MolPy is built on these core principles:

1. Composability

Small, focused components that work together:

# Each component does one thing well
frame = read_pdb("protein.pdb")
topology = Topology(frame)
bonds = topology.bonds()

2. Explicit Over Implicit

Clear, predictable behavior:

# Explicit: Clear what's happening
merged = frame1.merge(frame2)

# Not: Implicit modification
# frame1.merge(frame2)  # Does this modify frame1?

3. Type Safety

Full type hints throughout:

def read_pdb(
    filepath: str | Path,
    model: int = 0
) -> Frame:
    """Read PDB file and return Frame."""
    ...

4. Immutability Where Possible

Core data structures behave like values:

# Operations return new objects
frame2 = frame1.select("type == 'O'")
frame3 = frame2.translate([1, 0, 0])

# Original frame1 is unchanged

5. Separation of Concerns

  • Core - Data structures (Frame, Block, Box)
  • IO - Reading/writing files
  • Compute - Calculations and analysis
  • Builder - System construction
  • Engine - External tool integration

Package Structure

molpy/
├── core/           # Core data structures
├── io/             # File I/O
├── compute/        # Calculations and analysis
├── data/           # Force field data
├── engine/         # Simulation engines
├── optimize/       # Geometry optimization
├── wrapper/        # External tool wrappers
├── parser/         # String parsing (SMILES, SMARTS)
├── reacter/        # Chemical reactions
├── builder/        # System builders
├── pack/           # Molecular packing
├── potential/      # Potential functions
├── adapter/        # Toolkit adapters (RDKit)
├── typifier/       # Atom typing
└── op/             # Geometric operations

Core Module

The core module provides fundamental data structures.

Frame

The central data structure representing a molecular system:

class Frame:
    """Container for molecular structure data.

    A Frame contains:
    - Named blocks of data (atoms, bonds, etc.)
    - Simulation box
    - Metadata
    """

    def __init__(self, box: Box | None = None):
        self._blocks: dict[str, Block] = {}
        self._box = box or Box()
        self._metadata: dict[str, Any] = {}

Design decisions: - Blocks are accessed by name: frame["atoms"] - Immutable operations return new Frame - Box is always present (infinite if not specified)

Block

Generic container for tabular data:

class Block:
    """Container for columnar data.

    Like a lightweight DataFrame:
    - Named columns
    - Homogeneous length
    - NumPy-backed storage
    """

    def __init__(self, data: dict[str, ArrayLike]):
        self._data = {k: np.asarray(v) for k, v in data.items()}

Design decisions: - Column-oriented storage - NumPy arrays for efficiency - No row-based indexing (use slicing)

Box

Simulation box with periodic boundaries:

class Box:
    """Simulation box for periodic boundaries.

    Supports:
    - Orthogonal boxes
    - Triclinic boxes
    - Infinite boxes
    """

    def __init__(
        self,
        lengths: Sequence[float] | None = None,
        angles: Sequence[float] | None = None
    ):
        ...

Atomistic

Specialized structures for atoms, bonds, angles, dihedrals:

class Atom:
    """Single atom representation."""
    id: int
    type: str
    position: np.ndarray
    mass: float

class Bond:
    """Bond between two atoms."""
    i: int  # Atom index
    j: int  # Atom index
    type: str | None

IO Module

The io module handles file reading and writing.

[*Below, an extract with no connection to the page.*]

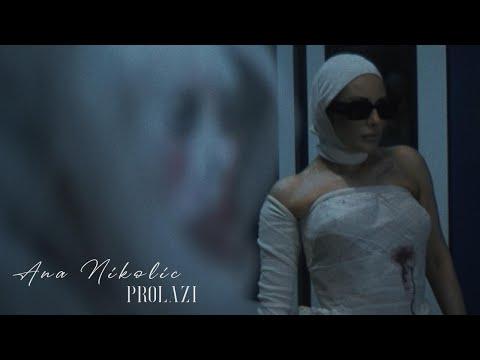 Prolazi - Ana Nikolić - nova pesma, tekst pesme i tv spot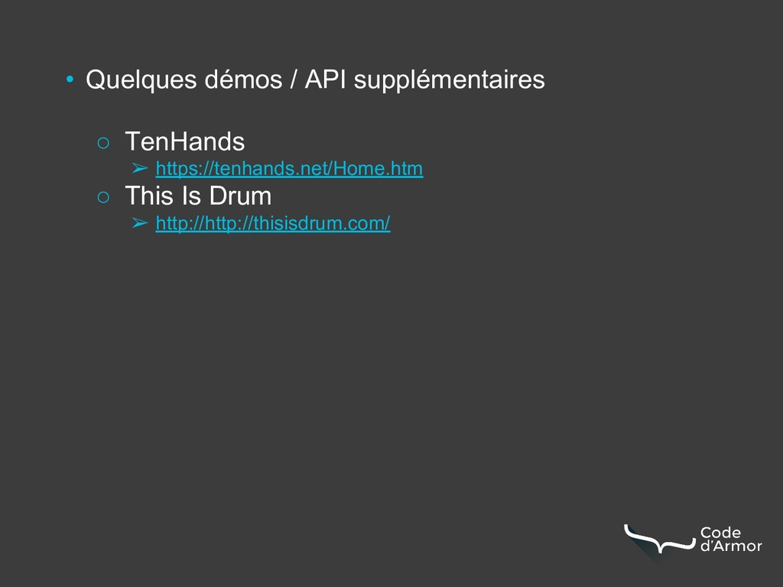 • Quelques démos / API supplémentaires ○ TenHan...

Design Pattern: Reader/Writer Classes

Each format has dedicated Reader and Writer classes:

class PDBReader(DataReader):
    """Read PDB files."""

    def read(self, filepath: Path) -> Frame:
        ...

class PDBWriter(DataWriter):
    """Write PDB files."""

    def write(self, filepath: Path, frame: Frame) -> None:
        ...

Factory Functions

Convenient functions wrap readers/writers:

def read_pdb(filepath: str | Path, **kwargs) -> Frame:
    """Read PDB file."""
    reader = PDBReader(**kwargs)
    return reader.read(Path(filepath))

Hierarchy

io/
├── data/           # Single-frame formats (PDB, XYZ, LAMMPS)
├── trajectory/     # Multi-frame formats
├── forcefield/     # Force field files
├── readers.py      # Factory functions for reading
└── writers.py      # Factory functions for writing

Compute Module

The compute module provides analysis and calculations.

Design: Functional Style

Computations are pure functions:

def calculate_rdf(
    frame: Frame,
    r_max: float = 10.0,
    n_bins: int = 100
) -> tuple[np.ndarray, np.ndarray]:
    """Calculate radial distribution function.

    Returns:
        (r, g_r): Distance bins and RDF values
    """
    ...

Result Objects

Complex results use dedicated classes:

@dataclass
class RDFResult:
    """Result of RDF calculation."""
    r: np.ndarray
    g_r: np.ndarray
    n_bins: int
    r_max: float

    def plot(self) -> None:
        """Plot the RDF."""
        ...

Wrapper vs Adapter Pattern

MolPy uses two distinct patterns for external integration:

Wrapper Pattern

Purpose: Execute external command-line tools

Example: LAMMPS, Packmol, AmberTools

class LammpsWrapper:
    """Wrapper for LAMMPS executable."""

    def run(
        self,
        script: Script,
        working_dir: Path
    ) -> subprocess.CompletedProcess:
        """Execute LAMMPS with given script."""
        cmd = [self.executable, "-in", script.path]
        return subprocess.run(cmd, cwd=working_dir)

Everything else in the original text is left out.